***** RECORDED DATA

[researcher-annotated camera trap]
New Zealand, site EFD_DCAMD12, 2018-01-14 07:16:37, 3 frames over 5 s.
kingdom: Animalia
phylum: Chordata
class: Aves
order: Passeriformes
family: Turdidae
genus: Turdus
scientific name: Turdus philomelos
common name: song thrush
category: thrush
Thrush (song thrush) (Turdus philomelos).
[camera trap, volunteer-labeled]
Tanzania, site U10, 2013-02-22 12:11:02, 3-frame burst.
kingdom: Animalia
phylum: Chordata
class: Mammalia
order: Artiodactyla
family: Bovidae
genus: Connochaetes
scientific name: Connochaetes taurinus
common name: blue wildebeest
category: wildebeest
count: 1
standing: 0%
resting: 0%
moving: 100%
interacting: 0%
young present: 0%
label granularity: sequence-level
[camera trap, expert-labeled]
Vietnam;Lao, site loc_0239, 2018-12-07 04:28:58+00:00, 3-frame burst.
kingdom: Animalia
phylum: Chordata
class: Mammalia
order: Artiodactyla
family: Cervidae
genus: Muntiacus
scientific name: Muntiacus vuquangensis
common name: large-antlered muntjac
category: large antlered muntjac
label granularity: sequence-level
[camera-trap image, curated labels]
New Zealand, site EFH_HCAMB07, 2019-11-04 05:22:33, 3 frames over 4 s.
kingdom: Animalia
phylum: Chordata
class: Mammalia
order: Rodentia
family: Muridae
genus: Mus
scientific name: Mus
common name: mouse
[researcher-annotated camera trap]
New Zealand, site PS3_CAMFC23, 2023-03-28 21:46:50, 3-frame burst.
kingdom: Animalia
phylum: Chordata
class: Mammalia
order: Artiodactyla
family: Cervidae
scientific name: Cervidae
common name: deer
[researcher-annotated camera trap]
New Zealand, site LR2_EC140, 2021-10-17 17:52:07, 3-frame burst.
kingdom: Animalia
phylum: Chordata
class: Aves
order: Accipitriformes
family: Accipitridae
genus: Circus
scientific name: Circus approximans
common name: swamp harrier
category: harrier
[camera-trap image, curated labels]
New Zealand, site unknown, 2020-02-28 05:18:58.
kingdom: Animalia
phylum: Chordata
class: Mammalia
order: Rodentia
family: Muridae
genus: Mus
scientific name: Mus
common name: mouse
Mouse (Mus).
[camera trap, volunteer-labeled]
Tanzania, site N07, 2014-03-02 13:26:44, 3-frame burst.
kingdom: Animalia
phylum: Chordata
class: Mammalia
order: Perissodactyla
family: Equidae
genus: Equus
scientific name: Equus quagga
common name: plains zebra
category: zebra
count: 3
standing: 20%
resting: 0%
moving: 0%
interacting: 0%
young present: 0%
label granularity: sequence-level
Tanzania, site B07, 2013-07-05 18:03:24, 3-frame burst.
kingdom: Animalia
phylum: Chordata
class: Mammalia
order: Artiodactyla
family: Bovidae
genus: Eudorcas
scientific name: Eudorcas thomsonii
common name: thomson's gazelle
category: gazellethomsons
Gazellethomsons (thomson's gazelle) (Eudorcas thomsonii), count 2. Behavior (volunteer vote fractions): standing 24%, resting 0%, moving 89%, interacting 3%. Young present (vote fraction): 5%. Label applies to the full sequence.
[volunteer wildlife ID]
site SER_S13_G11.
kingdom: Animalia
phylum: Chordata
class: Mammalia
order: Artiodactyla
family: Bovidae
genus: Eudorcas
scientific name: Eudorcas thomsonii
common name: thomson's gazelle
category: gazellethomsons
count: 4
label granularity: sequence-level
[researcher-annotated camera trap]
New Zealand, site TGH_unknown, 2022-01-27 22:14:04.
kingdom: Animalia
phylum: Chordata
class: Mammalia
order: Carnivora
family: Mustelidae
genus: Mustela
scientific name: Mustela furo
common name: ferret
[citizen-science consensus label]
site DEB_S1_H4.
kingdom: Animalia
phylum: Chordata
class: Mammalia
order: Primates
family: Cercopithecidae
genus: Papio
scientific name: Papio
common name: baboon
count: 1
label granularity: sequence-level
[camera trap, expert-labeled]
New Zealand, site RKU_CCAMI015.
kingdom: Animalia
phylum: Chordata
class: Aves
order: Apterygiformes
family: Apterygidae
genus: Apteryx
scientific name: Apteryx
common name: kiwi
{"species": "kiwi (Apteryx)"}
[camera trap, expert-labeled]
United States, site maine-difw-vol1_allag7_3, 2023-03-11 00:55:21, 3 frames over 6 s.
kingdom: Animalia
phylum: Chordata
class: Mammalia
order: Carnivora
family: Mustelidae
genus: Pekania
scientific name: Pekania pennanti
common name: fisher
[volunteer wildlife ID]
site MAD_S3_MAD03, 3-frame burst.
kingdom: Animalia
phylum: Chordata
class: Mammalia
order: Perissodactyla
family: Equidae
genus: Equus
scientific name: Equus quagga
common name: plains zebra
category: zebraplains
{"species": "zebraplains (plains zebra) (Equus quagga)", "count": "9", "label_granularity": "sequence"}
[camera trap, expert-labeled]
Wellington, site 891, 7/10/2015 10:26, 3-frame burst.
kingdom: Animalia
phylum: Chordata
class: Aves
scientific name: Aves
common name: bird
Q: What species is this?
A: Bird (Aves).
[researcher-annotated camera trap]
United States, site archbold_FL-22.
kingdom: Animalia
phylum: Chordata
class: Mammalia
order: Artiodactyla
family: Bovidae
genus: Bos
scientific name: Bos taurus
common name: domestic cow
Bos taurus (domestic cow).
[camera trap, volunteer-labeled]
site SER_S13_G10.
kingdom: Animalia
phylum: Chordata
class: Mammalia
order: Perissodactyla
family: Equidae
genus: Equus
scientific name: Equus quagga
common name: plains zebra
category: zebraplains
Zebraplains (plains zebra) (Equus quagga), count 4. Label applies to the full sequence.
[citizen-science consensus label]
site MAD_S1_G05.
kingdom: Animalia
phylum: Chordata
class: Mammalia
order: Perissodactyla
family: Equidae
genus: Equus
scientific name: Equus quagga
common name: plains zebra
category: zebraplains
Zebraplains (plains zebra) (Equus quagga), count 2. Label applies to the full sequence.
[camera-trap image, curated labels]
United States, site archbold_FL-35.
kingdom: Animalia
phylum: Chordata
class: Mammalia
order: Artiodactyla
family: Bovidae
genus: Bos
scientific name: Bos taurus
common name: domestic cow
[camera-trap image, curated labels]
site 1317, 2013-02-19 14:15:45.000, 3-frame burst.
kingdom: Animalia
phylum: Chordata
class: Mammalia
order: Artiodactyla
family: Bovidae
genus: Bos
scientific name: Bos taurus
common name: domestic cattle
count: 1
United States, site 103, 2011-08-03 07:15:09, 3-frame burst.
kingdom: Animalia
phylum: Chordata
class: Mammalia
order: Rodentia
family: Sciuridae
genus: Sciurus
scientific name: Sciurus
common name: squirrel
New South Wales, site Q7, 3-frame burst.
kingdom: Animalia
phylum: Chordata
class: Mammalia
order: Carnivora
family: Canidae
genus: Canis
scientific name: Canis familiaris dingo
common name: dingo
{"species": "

**********

**WHAT IS BEING ASKED:**
Would you please copy exactly the part of the entries above that begins at the line containing "genus: Pekania" and ends at the line containing "A: Bird (Aves).", both lines included?

**THE ANSWER:**
genus: Pekania
scientific name: Pekania pennanti
common name: fisher
[volunteer wildlife ID]
site MAD_S3_MAD03, 3-frame burst.
kingdom: Animalia
phylum: Chordata
class: Mammalia
order: Perissodactyla
family: Equidae
genus: Equus
scientific name: Equus quagga
common name: plains zebra
category: zebraplains
{"species": "zebraplains (plains zebra) (Equus quagga)", "count": "9", "label_granularity": "sequence"}
[camera trap, expert-labeled]
Wellington, site 891, 7/10/2015 10:26, 3-frame burst.
kingdom: Animalia
phylum: Chordata
class: Aves
scientific name: Aves
common name: bird
Q: What species is this?
A: Bird (Aves).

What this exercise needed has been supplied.